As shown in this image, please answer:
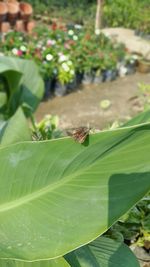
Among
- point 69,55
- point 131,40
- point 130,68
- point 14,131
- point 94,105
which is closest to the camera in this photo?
point 14,131

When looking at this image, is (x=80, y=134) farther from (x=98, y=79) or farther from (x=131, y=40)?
(x=131, y=40)

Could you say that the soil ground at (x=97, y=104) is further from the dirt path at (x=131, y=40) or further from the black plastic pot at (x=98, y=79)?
the dirt path at (x=131, y=40)

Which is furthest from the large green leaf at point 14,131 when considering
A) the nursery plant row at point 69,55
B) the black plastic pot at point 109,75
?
the black plastic pot at point 109,75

____________________

What you need to do:
Keep every word of the data as it is when you write it out, but drop the pictures.

Solution to this exercise:
As shown in this image, please answer:
Among
- point 69,55
- point 131,40
- point 130,68
- point 14,131
- point 94,105
which is closest to the camera in this photo?
point 14,131

When looking at this image, is (x=80, y=134) farther from (x=98, y=79) or farther from (x=131, y=40)?
(x=131, y=40)

Could you say that the soil ground at (x=97, y=104) is further from the dirt path at (x=131, y=40) or further from the black plastic pot at (x=98, y=79)?
the dirt path at (x=131, y=40)

Which is furthest from the large green leaf at point 14,131 when considering
A) the nursery plant row at point 69,55
B) the black plastic pot at point 109,75
?
the black plastic pot at point 109,75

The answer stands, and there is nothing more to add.